Rhys Davies did not receive a college education but prepared himself for a literary career by studying English and European classics. He spent some months during 1928 and 1929 in Paris and Nice and was invited to spend some time with D. H. Lawrence and his wife Frieda in Bandol. Between 1939 and 1941 he worked as a civilian at the War Office. In 1968 Rhys Davies was awarded an OBE for his contribution to literature and in 1971 he received the Welsh Arts Council Prize in recognition of his contribution to the literature of Wales.
Rhys Davies wrote a great number of short stories. His first collection was published in 1927 as was his first novel. Most of these have Welsh rural or industrial settings. He was the author of two autobiographical and descriptive books, My Wales (London, 1937) and The story of Wales (London, 1943).

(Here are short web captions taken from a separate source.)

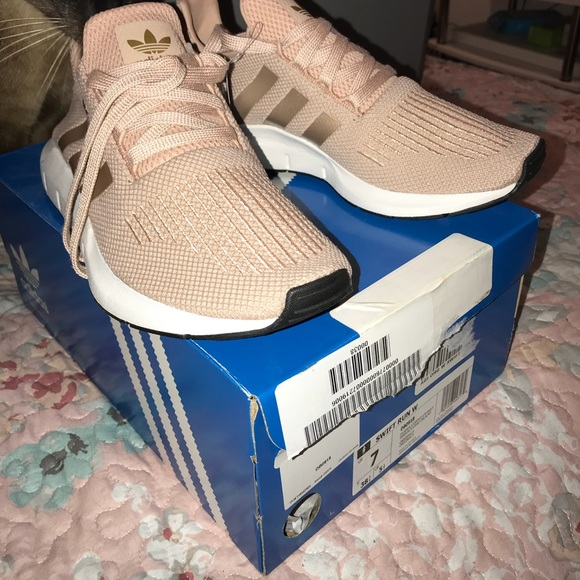 adidas Shoes   Adidas Swift Run Rose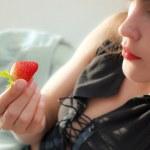 Ripe red berry — Stock Photo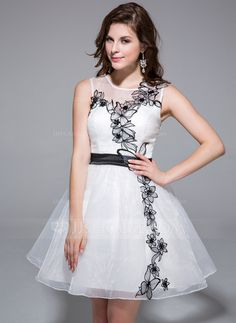 Homecoming Dresses - $106.99 - A-Line/Princess Scoop Neck Short/Mini Organza Homecoming Dress With Lace Sash (022025446) http://jjshouse.com/A-Line-Princess-Scoop-Neck-Short-Mini-Organza-Homecoming-Dress-With-Lace-Sash-022025446-g25446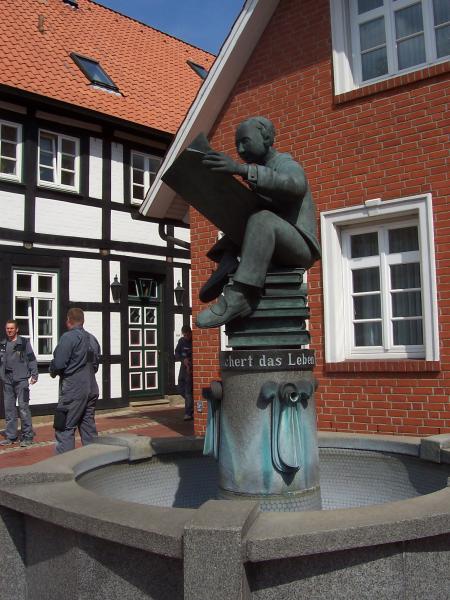 Bronzeskulptur Robert Enders, Sulingen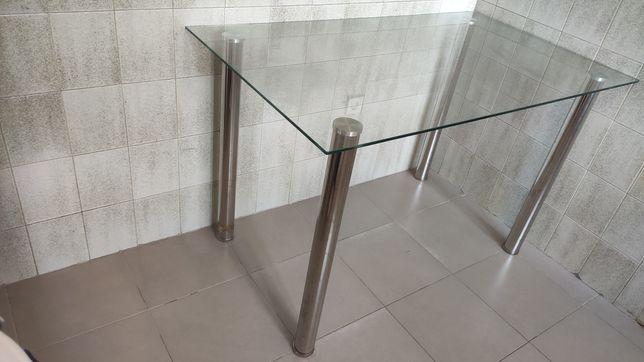 Mesa de vidro para sala ou cozinha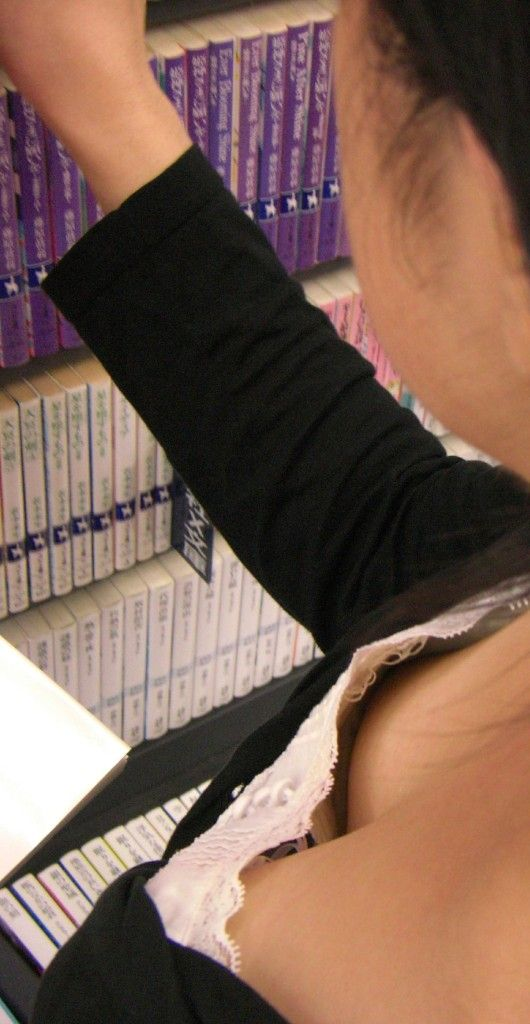 【ポロリ画像】日本人のチラッと見える乳首と外人のガッツリ見える乳首、どっちが好き?ww 03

His autobiography Print of a hare's foot was published in 1969. He also contributed his short stories to numerous British and American periodicals. A keen theatre-goer, his play 'No escape' which starred Dame Flora Robson was performed at numerous theatres across Britain, 1954-1955. The story 'The chosen one' won the Edgar Allan Poe Award for the best short story published in the United States in 1966.

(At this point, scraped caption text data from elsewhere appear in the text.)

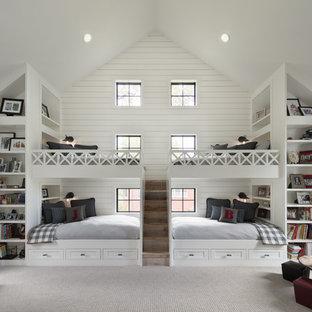 Bild på ett lantligt barnrum kombinerat med sovrum, med vita väggar, heltäckningsmatta och beiget golv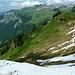 Noch 300 hm auf Schneefelder bis hinunter ins Hoch Ybrig.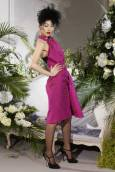Манекенка представя модел от колекцията висша мода есен-зима 2009-2010 на британския дизайнер Джон Галиано за френската модна къща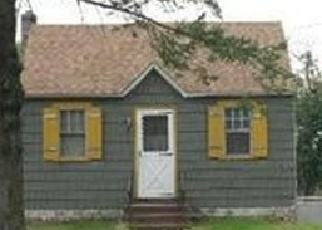 Foreclosed Home in N ARIZONA RD, West Babylon, NY - 11704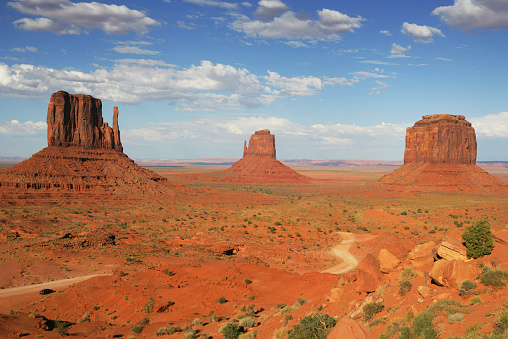 Monument Valley「The Mittens and Merrick Butte, Monument Valley, Arizona, America, USA」:スマホ壁紙(19)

Rhys Davies died 21 August 1978 at St Pancras Hospital, Camden. A dozen of his best stories had been selected by him for republication and these were published as The Best of Rhys Davies (1979). In 1990 the Rhys Davies Trust was established to promote English writing by Welsh people. The Rhys Davies short story competition was first held in 1991 and was organised by the Academi in conjunction with the Rhys Davies Trust who sponsored the event.

Abse, Dannie

  • n 50036868
  • Person
  • 1923-2014

Dannie Abse was born in 1923 in Cardiff, Glamorgan. He studied at the Welsh National School of Medicine, and at King's College and Westminster Hospital in London, qualifying as a doctor in 1943. He entered clinical practice, and was a specialist at the Central Medical Establishment chest clinic, 1954-1989. He is a prolific writer and poet. He is deeply interested by 1930s politics and the Spanish Civil War, which formed the background to his schooldays. His poetry is influenced by his Jewish heritage, Welsh nationality, and his life as a family man and a London suburban dweller. He has published seven volumes of poetry and seven plays. He was Senior Fellow of the Humanities at Princeton University (1973-1974), and president of the Poetry Society (1978-1992). He became a Fellow of the Royal Society of Literature in 1983, Fellow of the Welsh Academy of Letters in 1992 (President since 1995), Honorary Fellow at the University of Wales College of Medicine (1999), and awarded an honorary doctorate by the University of Wales (1989) and the University of Glamorgan (1997). He was given a Cholmondeley Award (1985). Abse is married to the art historian Joan Mercer, and together they edited, Voices in the Gallery: Poems and Pictures (1986) and The Music Lover's Literary Companion (1988). They live in Glamorgan.